Breaking Down Plath

A practical guide to Sylvia Plath’s works for middle and secondary school students One of the most dynamic and admired poets of the 20th century, Sylvia Plath wrote work about war, motherhood, jealousy, rage, grief, death, and mental illness that challenged preconceptions about what poetry should be about. The enduring power of Plath’s poetry and prose continues to attract and fascinate a multitude of readers. Best known for her poems “Daddy” and “Lady Lazarus” and the novel The Bell Jar, Plath starkly expressed a sense of alienation closely linked to both her personal experiences and the to the wider situation of women throughout mid-twentieth-century America.

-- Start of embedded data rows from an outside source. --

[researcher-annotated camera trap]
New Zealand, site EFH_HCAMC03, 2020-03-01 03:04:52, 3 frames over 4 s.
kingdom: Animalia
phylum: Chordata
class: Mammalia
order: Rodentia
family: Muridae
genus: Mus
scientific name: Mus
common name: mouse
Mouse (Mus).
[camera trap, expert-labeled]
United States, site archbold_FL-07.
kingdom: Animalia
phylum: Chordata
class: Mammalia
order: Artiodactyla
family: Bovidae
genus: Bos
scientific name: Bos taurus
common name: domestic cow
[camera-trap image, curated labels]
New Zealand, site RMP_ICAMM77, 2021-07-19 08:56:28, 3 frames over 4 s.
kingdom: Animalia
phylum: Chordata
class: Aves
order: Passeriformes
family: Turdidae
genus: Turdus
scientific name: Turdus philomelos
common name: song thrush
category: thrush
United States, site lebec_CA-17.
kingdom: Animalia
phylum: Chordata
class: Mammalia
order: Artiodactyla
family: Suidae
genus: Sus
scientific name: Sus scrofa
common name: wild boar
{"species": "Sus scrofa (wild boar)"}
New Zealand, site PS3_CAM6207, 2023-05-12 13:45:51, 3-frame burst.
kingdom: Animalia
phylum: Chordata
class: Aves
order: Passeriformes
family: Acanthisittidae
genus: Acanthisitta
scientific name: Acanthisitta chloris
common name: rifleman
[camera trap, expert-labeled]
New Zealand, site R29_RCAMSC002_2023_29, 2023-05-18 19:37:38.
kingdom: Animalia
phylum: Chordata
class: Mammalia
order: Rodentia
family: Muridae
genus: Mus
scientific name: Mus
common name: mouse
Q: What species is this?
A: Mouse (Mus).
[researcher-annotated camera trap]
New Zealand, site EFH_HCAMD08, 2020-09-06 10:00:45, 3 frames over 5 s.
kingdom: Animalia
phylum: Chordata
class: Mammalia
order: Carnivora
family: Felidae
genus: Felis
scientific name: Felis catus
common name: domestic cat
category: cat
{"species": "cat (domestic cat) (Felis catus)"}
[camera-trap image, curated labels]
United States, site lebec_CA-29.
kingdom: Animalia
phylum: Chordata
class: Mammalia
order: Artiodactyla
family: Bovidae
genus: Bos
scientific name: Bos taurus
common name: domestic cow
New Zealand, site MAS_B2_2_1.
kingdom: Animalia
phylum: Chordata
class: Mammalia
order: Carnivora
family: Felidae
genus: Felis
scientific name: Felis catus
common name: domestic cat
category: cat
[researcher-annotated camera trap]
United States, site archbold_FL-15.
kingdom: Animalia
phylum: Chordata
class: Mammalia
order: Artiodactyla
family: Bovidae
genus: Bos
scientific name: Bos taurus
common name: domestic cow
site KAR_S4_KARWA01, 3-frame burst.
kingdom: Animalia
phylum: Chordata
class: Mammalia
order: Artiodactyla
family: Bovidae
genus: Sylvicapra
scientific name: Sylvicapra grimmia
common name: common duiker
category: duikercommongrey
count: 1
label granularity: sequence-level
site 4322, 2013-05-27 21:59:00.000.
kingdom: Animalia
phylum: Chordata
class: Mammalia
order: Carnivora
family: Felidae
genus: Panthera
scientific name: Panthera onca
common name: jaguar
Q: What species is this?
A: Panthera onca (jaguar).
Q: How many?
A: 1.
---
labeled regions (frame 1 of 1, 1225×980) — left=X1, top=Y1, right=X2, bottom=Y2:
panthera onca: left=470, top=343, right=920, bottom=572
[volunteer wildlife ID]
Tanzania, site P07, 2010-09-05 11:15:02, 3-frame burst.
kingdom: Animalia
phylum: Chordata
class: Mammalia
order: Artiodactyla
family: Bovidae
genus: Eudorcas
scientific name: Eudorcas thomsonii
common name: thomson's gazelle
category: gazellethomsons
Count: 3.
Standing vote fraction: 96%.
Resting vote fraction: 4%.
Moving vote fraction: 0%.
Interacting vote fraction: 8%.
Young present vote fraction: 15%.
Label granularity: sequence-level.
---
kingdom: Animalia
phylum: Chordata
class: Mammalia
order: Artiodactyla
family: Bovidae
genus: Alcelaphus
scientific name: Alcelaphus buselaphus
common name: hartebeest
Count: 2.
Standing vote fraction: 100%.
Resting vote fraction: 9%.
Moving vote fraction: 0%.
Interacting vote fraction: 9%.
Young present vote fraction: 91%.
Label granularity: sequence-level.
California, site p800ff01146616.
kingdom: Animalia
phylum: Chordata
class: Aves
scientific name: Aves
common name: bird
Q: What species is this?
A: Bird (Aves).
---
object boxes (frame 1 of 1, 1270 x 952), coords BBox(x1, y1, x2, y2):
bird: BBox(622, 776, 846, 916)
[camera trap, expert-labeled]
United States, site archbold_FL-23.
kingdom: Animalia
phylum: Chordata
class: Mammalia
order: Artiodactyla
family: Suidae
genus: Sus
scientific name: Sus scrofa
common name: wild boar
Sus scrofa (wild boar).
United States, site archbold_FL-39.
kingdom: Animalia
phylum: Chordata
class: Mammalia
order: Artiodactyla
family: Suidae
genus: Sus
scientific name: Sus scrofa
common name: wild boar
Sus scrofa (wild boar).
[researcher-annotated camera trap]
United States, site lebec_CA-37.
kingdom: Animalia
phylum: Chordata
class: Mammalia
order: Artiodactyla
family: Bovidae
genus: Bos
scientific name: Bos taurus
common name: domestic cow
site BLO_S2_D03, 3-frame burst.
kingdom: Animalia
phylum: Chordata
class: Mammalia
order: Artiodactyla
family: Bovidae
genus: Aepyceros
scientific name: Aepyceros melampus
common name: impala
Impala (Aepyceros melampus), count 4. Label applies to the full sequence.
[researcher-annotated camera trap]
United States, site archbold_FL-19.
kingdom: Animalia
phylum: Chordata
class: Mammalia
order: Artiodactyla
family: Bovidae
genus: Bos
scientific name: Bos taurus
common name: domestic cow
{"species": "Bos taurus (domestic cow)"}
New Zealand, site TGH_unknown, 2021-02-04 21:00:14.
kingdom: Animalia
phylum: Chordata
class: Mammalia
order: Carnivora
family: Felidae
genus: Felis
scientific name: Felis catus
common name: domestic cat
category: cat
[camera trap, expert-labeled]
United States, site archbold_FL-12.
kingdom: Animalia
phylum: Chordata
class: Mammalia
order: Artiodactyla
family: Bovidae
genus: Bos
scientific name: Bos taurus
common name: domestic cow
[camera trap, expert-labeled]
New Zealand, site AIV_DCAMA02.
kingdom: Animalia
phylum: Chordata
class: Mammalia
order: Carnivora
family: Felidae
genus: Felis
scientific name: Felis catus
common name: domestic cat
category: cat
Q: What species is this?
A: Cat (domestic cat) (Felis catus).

With an eye towards demythologizing Plath and focusing on her achievements, Breaking Down Plath aims to contextualize Plath’s work in the larger scheme of Cold War-era gender politics, debates about mental health, and anxiety about global conflict. Breaking Down Plath informs readers of essential facts about Sylvia Plath’s life and explores the works of the influential and controversial American poet, novelist, and short-story writer. Author Patricia Grisafi contextualizes and clarifies important underlying themes in Plath’s works while providing insight into how interest in Plath’s work developed, how the story of Plath’s life has been told, what we still need to discover about her, and why her life and art matter. Breaking Down Plath: Presents a critical biography of Plath’s life Offers a thematic tour through Plath’s, short fiction, journals, and letters Explores the recurrent themes in Plath’s poetry Features an overview of the reception of Plath’s work Discusses the role of Plath in contemporary popular culture This book is a primer for younger or new Plath readers and a welcome addition to the toolbox used by educators, parents, and anyone interested in or studying Plath’s life and work.